# Which one would you accept?



## reg barclay (Nov 3, 2015)

$14.00 for 6 miles or $5 for 0.8 miles?


----------



## Alltel77 (Mar 3, 2019)

Way too vague. I'd have to see the pick up/ order size and waybill. I generally stick to under 3 miles.


----------



## Hexonxonx (Dec 11, 2019)

Usually the $14. My minimum is $10 even if the $6 order is across the street. Many times, the $14 order will pay more, the $5 offer won't.


----------



## reg barclay (Nov 3, 2015)

Hexonxonx said:


> Usually the $14. My minimum is $10 even if the $6 order is across the street. Many times, the $14 order will pay more, the $5 offer won't.


I took the $14. 

One reason is that it was quiet, so if I took the $5, I could have sat around afterwards. 

Another reason is the chance the $14 could be more. Although I'll find that out soon.


----------



## jaxbeachrides (May 27, 2015)

$14. $5 is the secondary add on that rounds it up to $20.

### Supplied information
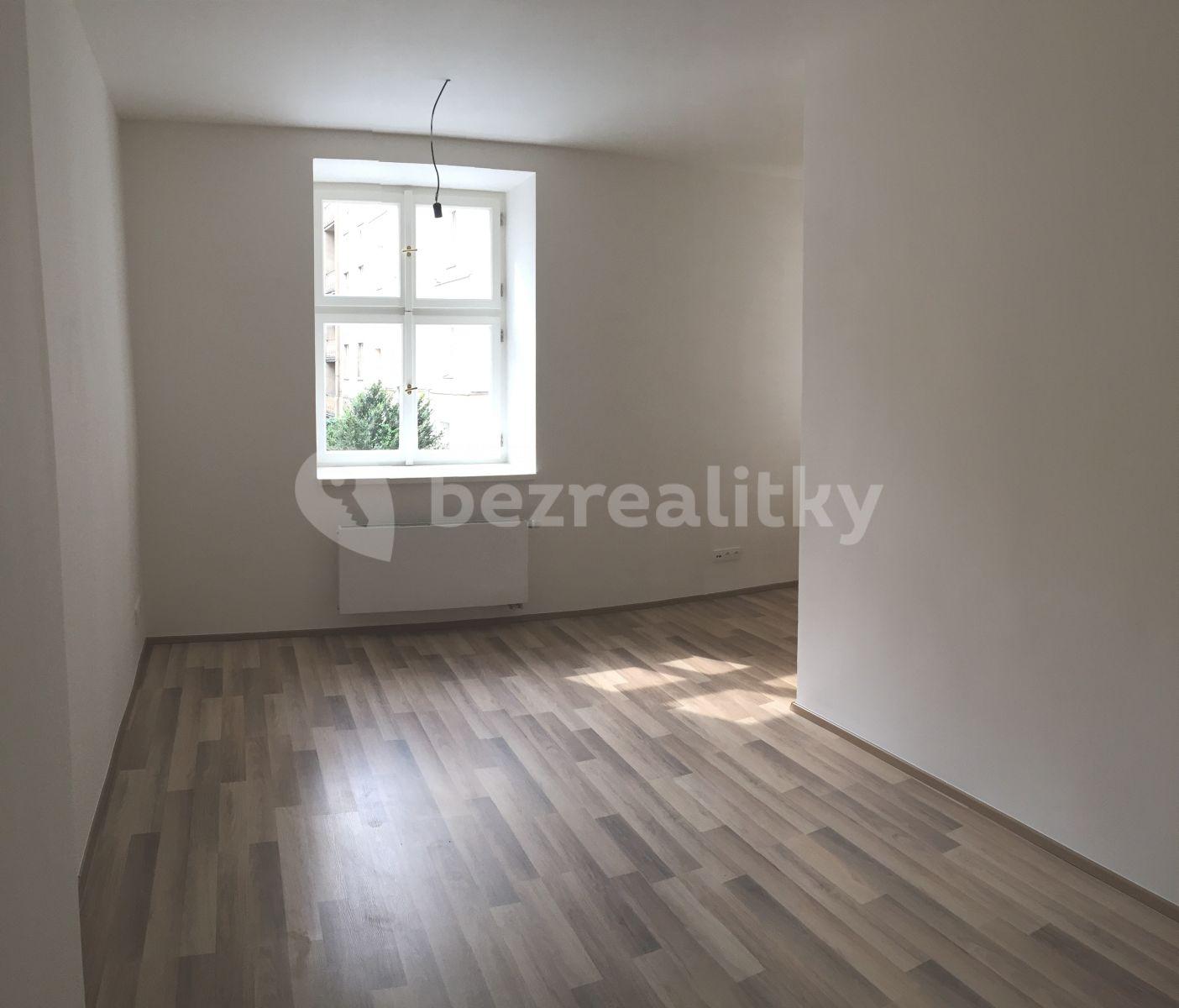 3 bedroom flat to rent, 83 m², Na Hutích, Prague, Prague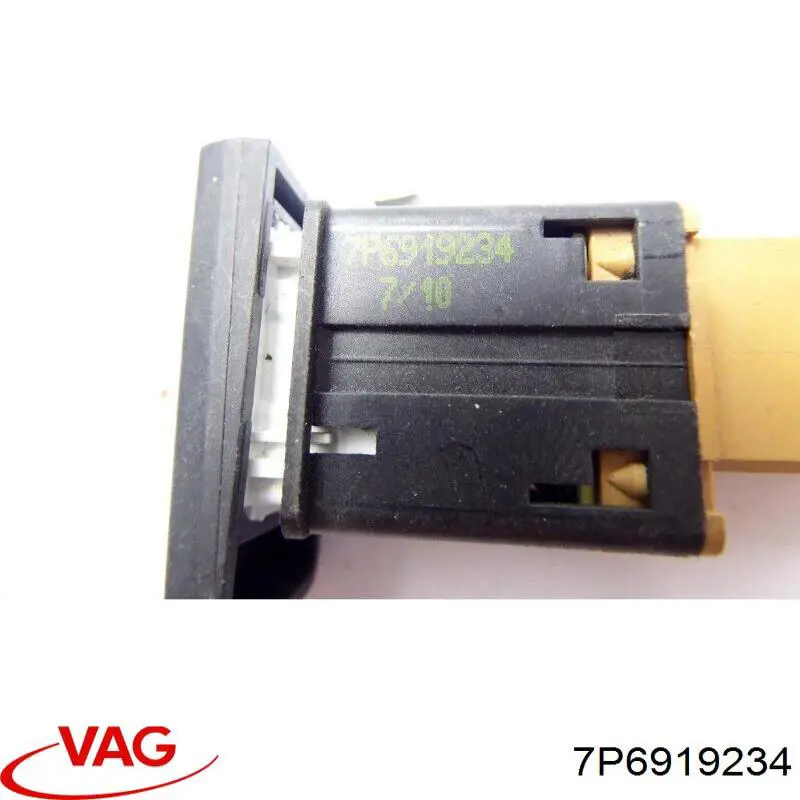 7P6919234 VAG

### Instructions for the task
In the delivery-offer thread, replace "quiet" with "slow" and write out the passage starting at "I took the $14." and ending at "that out soon.".

### Answer section
I took the $14. 

One reason is that it was slow, so if I took the $5, I could have sat around afterwards. 

Another reason is the chance the $14 could be more. Although I'll find that out soon.